● **Goal of the exercise**:
In your reply, reproduce every line of the data without any alteration.

(Stored data entries)
==*==

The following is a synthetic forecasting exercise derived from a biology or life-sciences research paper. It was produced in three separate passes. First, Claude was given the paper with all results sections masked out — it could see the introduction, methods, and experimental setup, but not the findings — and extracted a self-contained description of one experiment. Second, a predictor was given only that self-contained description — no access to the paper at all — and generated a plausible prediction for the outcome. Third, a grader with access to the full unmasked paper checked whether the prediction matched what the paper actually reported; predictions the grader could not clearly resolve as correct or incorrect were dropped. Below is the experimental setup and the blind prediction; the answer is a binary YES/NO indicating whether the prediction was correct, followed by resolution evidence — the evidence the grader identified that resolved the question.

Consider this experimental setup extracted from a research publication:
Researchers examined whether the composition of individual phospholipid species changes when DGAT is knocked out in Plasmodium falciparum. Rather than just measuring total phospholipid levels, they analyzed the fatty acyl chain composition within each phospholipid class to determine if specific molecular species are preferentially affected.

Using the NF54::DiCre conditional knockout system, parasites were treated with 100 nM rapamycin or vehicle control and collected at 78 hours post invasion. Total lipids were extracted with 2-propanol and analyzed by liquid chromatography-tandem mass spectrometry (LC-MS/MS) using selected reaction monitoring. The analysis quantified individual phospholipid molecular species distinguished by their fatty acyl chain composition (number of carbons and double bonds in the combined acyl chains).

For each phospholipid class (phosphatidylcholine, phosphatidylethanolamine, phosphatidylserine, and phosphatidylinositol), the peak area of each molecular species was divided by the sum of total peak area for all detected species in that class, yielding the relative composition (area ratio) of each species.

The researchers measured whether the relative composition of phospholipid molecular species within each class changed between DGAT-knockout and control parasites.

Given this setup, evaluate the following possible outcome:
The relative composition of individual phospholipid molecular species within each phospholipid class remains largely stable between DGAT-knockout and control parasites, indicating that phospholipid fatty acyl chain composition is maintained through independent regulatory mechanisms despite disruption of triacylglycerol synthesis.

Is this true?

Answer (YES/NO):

==*==

● **Exercise response**:
The following is a synthetic forecasting exercise derived from a biology or life-sciences research paper. It was produced in three separate passes. First, Claude was given the paper with all results sections masked out — it could see the introduction, methods, and experimental setup, but not the findings — and extracted a self-contained description of one experiment. Second, a predictor was given only that self-contained description — no access to the paper at all — and generated a plausible prediction for the outcome. Third, a grader with access to the full unmasked paper checked whether the prediction matched what the paper actually reported; predictions the grader could not clearly resolve as correct or incorrect were dropped. Below is the experimental setup and the blind prediction; the answer is a binary YES/NO indicating whether the prediction was correct, followed by resolution evidence — the evidence the grader identified that resolved the question.

Consider this experimental setup extracted from a research publication:
Researchers examined whether the composition of individual phospholipid species changes when DGAT is knocked out in Plasmodium falciparum. Rather than just measuring total phospholipid levels, they analyzed the fatty acyl chain composition within each phospholipid class to determine if specific molecular species are preferentially affected.

Using the NF54::DiCre conditional knockout system, parasites were treated with 100 nM rapamycin or vehicle control and collected at 78 hours post invasion. Total lipids were extracted with 2-propanol and analyzed by liquid chromatography-tandem mass spectrometry (LC-MS/MS) using selected reaction monitoring. The analysis quantified individual phospholipid molecular species distinguished by their fatty acyl chain composition (number of carbons and double bonds in the combined acyl chains).

For each phospholipid class (phosphatidylcholine, phosphatidylethanolamine, phosphatidylserine, and phosphatidylinositol), the peak area of each molecular species was divided by the sum of total peak area for all detected species in that class, yielding the relative composition (area ratio) of each species.

The researchers measured whether the relative composition of phospholipid molecular species within each class changed between DGAT-knockout and control parasites.

Given this setup, evaluate the following possible outcome:
The relative composition of individual phospholipid molecular species within each phospholipid class remains largely stable between DGAT-knockout and control parasites, indicating that phospholipid fatty acyl chain composition is maintained through independent regulatory mechanisms despite disruption of triacylglycerol synthesis.

Is this true?

Answer (YES/NO):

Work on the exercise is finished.